Konrad-Adenauer-Stiftung (Logo)DDR - Mythos und Wirklichkeit

Mythos: „In der DDR durfte jeder studieren“

Die bildungspolitischen Anstrengungen der SED waren von Anfang an darauf gerichtet, eine neue, parteiloyale Machtelite zu rekrutieren. So wurden bis Anfang der 1970er Jahre besonders häufig Arbeiter- und Bauernkinder sowie Kinder parteipolitisch konformer Eltern zur EOS (Erweiterte Oberschule: Abiturstufe) und später dann zur Hochschule zugelassen. Wer sich als Offiziersbewerber verpflichtete, erhielt auch bei nicht ausreichenden schulischen Leistungen einen Platz an der EOS. Voraussetzung für den Besuch der Abiturstufe war grundsätzlich eine positive Einstellung zum Arbeiter- und Bauernstaat, die durch Mitgliedschaft in der FDJ sowie durch Teilnahme an der Jugendweihe nachgewiesen werden musste. Besonders in den 1980er Jahren gab es dazu allerdings auch Ausnahmen. Bei Anzeichen renitenten Verhaltens oder gar Widerspruch war die Aufnahme in die EOS nahezu ausgeschlossen.

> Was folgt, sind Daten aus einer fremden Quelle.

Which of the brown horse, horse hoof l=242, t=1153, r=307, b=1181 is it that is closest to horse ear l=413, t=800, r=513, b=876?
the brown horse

Ansonsten regierte in der Planwirtschaft der DDR der Numerus clausus. Bemerkenswert dabei ist, dass die Quote der Studierenden eines Geburtsjahrgangs seit den 1970er Jahren sank und 1989 gerade die Hälfte der entsprechenden Zahlen der Bundesrepublik erreichte. Die begrenzte Zahl der Abiturienten und Studenten richtete sich nach den Erfordernissen von Wirtschaft, Wissenschaft, Gesellschaft und SED. Es stand fest, wie viele Hochschulabsolventen für welche Branche benötigt wurden. Dabei hatten sich in der Regel individuelle Berufswünsche wirtschaftlichen Erfordernissen unterzuordnen. Das hatte den Vorteil, dass jeder Abiturient auch studieren konnte und jeder Akademiker in der Regel auch eine feste Anstellung in seinem Beruf fand. Die Nachteile lagen darin, dass vielen jungen Menschen wegen ihrer bürgerlichen Herkunft, ihres christlichen Glaubens oder wegen der begrenzten Zahl der Studienplätze der Weg zu Universitäten und Hochschulen versperrt blieb. Da es keine Möglichkeit gab, das immer wieder proklamierte Recht auf Bildung einzuklagen oder mit anderen Rechtsmitteln durchzusetzen, wurde „Bildung“ als sehr wirksames Disziplinierungsinstrument im Arbeiter- und Bauernstaat missbraucht.